Aside from the fact that so many in the Forbes 500 aren't highly educated (success was the right combination of timing, luck, position, savvy, persistence, and hard work on their part) the constitution of the United States merely guarantees the pursuit of happiness, not happiness itself.
Your inability to stop your car is very, very unlikely to kill enough people to affect society. If by "endangering society", you only meant "endangering at least one person other than the person without brakes", then we're just talking past each other.
> Replace "learning disability" with "using windows" or "being black" or "growing up an orphan" and your argument still holds true. Its just a generality on life, not a rational legal argument.
I don't think "using windows" fits here, but in any case, if there were someone to blame, legally, for those other things, then perhaps we'd see suits about them (and I suppose we might already in the case of orphans suing whoever could be legally blamed for the death of their parents, but I don't know of any examples offhand).
I don't know that the kid actually has (well, should have) any standing to sue, since they wouldn't exist without the actions that were taken, except possibly in the event that the sperm or egg was damaged by the defendant, rather than merely being selected in error by the defendant.
The sperm undergo random crossing-over. The only way you could determine the genetic content of a single sperm would be to isolate it's 3 meiotic sisters, determine their content, and then assume that the remaining spermatozoan contained what was left. Even then you're missing potential thermodynamic mutations that might have escaped the DNA repair process.
Wow that's a great reply. What I get out of that is since each cell can be different (possible mutations) you can't test a statistical sample from the same batch and assume that the one little cell that makes it through to fertilization is 100% safe. Is that a fairly accurate layman's summary?
Yes. In a deep an profound way, reproduction is the execution of all evolutionary algorithms you've every heard of, all the evolutionary algorithms that exist. It's ultimately pure statistical mechanics.

•••••

- Task list -
1 – Can you sum up the thread on sperm selection and legal liability in two sentences?
2 – Could you carry on the thread on sperm selection and legal liability with a further comment?
The rows have nothing to do with the thread.

- Extracted information -

•••••

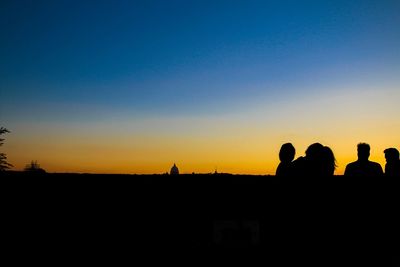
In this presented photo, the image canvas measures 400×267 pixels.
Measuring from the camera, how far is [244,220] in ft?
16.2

•••••

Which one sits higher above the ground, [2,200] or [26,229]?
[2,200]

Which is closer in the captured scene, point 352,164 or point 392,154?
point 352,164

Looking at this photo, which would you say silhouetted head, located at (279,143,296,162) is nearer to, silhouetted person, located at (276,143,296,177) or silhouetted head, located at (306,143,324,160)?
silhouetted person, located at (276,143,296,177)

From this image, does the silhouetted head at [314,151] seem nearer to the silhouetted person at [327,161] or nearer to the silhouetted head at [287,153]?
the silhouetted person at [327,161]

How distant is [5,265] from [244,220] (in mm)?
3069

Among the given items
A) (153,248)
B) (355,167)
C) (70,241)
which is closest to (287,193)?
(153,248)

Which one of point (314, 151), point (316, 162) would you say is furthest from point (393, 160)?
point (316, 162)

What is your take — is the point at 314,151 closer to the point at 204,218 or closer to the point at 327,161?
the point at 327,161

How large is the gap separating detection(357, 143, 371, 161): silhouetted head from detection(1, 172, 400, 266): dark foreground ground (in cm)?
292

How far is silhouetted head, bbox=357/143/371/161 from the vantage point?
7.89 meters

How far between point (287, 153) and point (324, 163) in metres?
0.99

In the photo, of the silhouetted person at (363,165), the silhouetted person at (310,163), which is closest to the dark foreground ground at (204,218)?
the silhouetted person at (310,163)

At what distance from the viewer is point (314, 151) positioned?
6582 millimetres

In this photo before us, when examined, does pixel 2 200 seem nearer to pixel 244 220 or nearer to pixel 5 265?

•••••

- Answers provided -
1 – Commenters debate whether someone could sue over a learning disability, with one noting that the Constitution guarantees only the pursuit of happiness and another doubting that the child has standing, since the child would not exist otherwise unless the defendant damaged the sperm or egg. Another commenter explains that sperm undergo random crossing-over, so learning a single sperm's genetic content would require isolating its three meiotic sisters and could still miss mutations, and the thread agrees that reproduction is ultimately pure statistical mechanics.

2 –
The article doesn't go into a terribly large amount of detail. With that as the basis, I'm not sure if this is fair to the sperm bank.
First, if she's a 13 year old girl with learning disabilities, then my first guess would be that she might not be cognizant enough to initiate such a suit. I smell greedy parents/lawyers behind this, as are behind many lawsuits.
Second, we have to look at the availability of genetic screen tests available when the sperm was donated. I don't know how long sperm samples are kept, but lets be lenient and say the sample was donated no more than 2 years prior to the insemination. So what genetic tests were available commercially between 1994 and 1996? The tests were way less comprehensive than what we have available now. I think the open question is whether or not this was a genetic disorder that could even be screened for in that time period.
Ultimately it should boil down to "Was it possible for the sperm bank to detect this genetic problem at the time of donation? If yes, did they have an internal policy to scan for such problems?" If the answer to the first question is "No", then I don't see how there is a case. If the answer was "Yes" and the 2nd answer "Yes", then there is a case for negligence. If "Yes" and "No", then that's a grey area that can only be resolved via court action.
As an aside, I wonder what the mother's take on this is. If a person can sue a company for providing "faulty" genetic material, then can I sue my parents or grandparents if I inherit something life-threatening? Do we hold healthy individuals responsible if they have children, but inherit two recessive genes from both parents that results in some kind of disability?
I'm reminded of Gattaca, where the main character's love interest takes a sample of his hair to a walk-up lab for a genetic cross-screening, to see if there would be problems in the genes of potential children.